━━ Input material ━━

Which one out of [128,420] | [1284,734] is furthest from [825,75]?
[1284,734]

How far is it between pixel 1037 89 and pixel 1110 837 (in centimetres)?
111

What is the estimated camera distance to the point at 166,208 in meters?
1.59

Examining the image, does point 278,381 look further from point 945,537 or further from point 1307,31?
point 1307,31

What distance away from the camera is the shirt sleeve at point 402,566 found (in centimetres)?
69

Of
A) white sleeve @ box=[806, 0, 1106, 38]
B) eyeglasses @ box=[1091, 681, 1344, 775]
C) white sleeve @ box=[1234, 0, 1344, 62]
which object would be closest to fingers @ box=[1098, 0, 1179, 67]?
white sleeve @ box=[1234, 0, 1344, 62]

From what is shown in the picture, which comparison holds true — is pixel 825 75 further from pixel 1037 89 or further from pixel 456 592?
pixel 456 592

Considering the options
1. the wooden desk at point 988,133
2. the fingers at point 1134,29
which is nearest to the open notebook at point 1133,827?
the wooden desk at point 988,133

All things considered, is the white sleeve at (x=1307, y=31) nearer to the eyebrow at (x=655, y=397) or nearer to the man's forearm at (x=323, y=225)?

━━━

Exercise description: Quote all of the rows above verbatim, line by line.

Output of the exercise:
Which one out of [128,420] | [1284,734] is furthest from [825,75]?
[1284,734]

How far is it between pixel 1037 89 and pixel 1110 837 (in centimetres)?
111

What is the estimated camera distance to the point at 166,208 in meters?
1.59

Examining the image, does point 278,381 look further from point 945,537 or further from point 1307,31?
point 1307,31

What distance away from the camera is the shirt sleeve at point 402,566 found (in centimetres)?
69

Of
A) white sleeve @ box=[806, 0, 1106, 38]
B) eyeglasses @ box=[1091, 681, 1344, 775]
C) white sleeve @ box=[1234, 0, 1344, 62]
which object would be closest to fingers @ box=[1098, 0, 1179, 67]?
white sleeve @ box=[1234, 0, 1344, 62]

From what is shown in the picture, which comparison holds true — is pixel 825 75 further from pixel 1037 89 or further from pixel 456 592?
pixel 456 592

Considering the options
1. the wooden desk at point 988,133
2. the fingers at point 1134,29
which is nearest to the open notebook at point 1133,827?
the wooden desk at point 988,133

All things considered, is the white sleeve at (x=1307, y=31) nearer to the eyebrow at (x=655, y=397) or nearer to the man's forearm at (x=323, y=225)?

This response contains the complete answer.